--- start TEXT EXCERPT ---

Before appearing with Turtle Creek Chorale, Vera Carp (aka Jaston Williams) shares secrets about Tuna, Texas’ most prominent socialite
“Being a satirist is more and more difficult because there’s nowhere to go,” laments Jaston Williams, one of the geniuses behind Greater Tuna. “It’s a sad day when the only candidate running for president with any testosterone is Hillary Clinton.”
But Williams will put his poisoned political pen in his pocket at least for a little while when he joins the Turtle Creek Chorale next week for two of its final three performances under the leadership of artistic director Tim Seelig, who’s stepping down next month after 20 seasons as head of the Chorale.
“The last time [writing partner Joe Sears] and I got to do a show with the Chorale was just about as much fun I have ever had,” he says. “I’m really going to miss Tim. He has an amazing presence.”

--- end TEXT EXCERPT ---
--- start GIVEN DATA ---

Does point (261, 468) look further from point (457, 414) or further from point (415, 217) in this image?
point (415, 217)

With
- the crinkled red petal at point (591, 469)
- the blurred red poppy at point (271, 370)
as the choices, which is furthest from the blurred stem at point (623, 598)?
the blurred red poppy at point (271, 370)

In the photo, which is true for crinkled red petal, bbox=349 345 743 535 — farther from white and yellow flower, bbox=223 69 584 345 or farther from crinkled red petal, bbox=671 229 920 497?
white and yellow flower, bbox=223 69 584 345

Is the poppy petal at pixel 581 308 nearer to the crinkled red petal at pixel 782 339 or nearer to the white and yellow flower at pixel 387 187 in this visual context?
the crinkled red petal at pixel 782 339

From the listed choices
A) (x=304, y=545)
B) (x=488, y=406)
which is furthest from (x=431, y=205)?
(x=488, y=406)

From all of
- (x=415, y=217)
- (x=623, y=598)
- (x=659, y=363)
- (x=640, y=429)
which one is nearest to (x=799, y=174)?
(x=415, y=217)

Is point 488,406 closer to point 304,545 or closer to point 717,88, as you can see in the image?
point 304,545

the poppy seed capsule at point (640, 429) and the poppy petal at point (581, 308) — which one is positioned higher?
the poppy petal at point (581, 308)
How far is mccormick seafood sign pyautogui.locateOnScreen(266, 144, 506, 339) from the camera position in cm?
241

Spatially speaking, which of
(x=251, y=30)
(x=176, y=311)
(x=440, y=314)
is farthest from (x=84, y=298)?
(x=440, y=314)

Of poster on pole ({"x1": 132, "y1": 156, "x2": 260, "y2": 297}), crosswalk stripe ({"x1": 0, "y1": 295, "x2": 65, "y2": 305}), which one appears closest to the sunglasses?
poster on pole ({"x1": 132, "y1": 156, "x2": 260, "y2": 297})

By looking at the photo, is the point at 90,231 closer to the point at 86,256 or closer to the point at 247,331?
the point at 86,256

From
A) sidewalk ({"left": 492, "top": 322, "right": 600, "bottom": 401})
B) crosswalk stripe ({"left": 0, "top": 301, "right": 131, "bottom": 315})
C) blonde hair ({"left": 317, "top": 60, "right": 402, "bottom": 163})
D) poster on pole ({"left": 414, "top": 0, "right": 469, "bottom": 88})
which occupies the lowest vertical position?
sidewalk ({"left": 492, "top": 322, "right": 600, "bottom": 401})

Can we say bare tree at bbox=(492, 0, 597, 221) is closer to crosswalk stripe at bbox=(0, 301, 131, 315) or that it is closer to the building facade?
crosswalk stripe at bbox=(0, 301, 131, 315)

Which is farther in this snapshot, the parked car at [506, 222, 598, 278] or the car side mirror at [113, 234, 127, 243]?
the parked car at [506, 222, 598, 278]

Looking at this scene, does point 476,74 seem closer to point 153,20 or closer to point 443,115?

--- end GIVEN DATA ---

**GOALS**
1. In the Jaston Williams article, how many seasons has Tim Seelig spent as head of the Turtle Creek Chorale?
2. Reproduce the part of the Jaston Williams article starting with "Before appearing with" and going on through "of the Chorale.", renaming "Chorale" as "Choir".
3. Please carry the Jaston Williams article forward from its last sentence.

**RESPONSES TO THE EXERCISE**
1. 20 seasons

2.
Before appearing with Turtle Creek Choir, Vera Carp (aka Jaston Williams) shares secrets about Tuna, Texas’ most prominent socialite
“Being a satirist is more and more difficult because there’s nowhere to go,” laments Jaston Williams, one of the geniuses behind Greater Tuna. “It’s a sad day when the only candidate running for president with any testosterone is Hillary Clinton.”
But Williams will put his poisoned political pen in his pocket at least for a little while when he joins the Turtle Creek Choir next week for two of its final three performances under the leadership of artistic director Tim Seelig, who’s stepping down next month after 20 seasons as head of the Choir.

3.
To preview the performance, Williams agreed to let his most popular character, Vera Carp, come clean about some things nobody knows about her. Here they are.
Secret no. 1: Vera’s age is Sorry, that’s still a secret.
“I can’t tell you except to say I’m an old woman now. I haven’t had it since it had me. All I can say is, I’m younger than Pearl considerably. I asked her once what it was like to ride on a chariot she got so upset. But I swear she knew Moses.”
Secret no. 2: Vera has a surprisingly racy sexual past.
“I had a brief affair with Donald Rumsfeld,” she meekly confesses. “But I had to call it off. He was, shall we say, too “‘quick’ he’d just yell “‘bombs away!’ and he was done. All hat and no cattle, if you know what I mean.”
And how did she keep such a scandalous affair a secret in Tuna, Texas, for so long?
“It was very difficult mainly because of me,” she says. “I just have to talk. Like when our high school football coach got with the mascot. It was just awful. We never did get the 50 yard line cleaned up.”
Secret no. 3: Vera’s on a mission.
“I’ve started a new organization to stop sex on the television mostly because I keep falling off it,” she says. “There’s a reason they used to make TVs solid state. Those thin screens, there’s just not enough room to do it on them. I had to go to the doctor to find the rabbit ears. Of course, Pearl has cable those cable men now go anywhere.”
Secret no. 4: Vera disapproves of Mary Cheney though not, perhaps, for the reasons you think.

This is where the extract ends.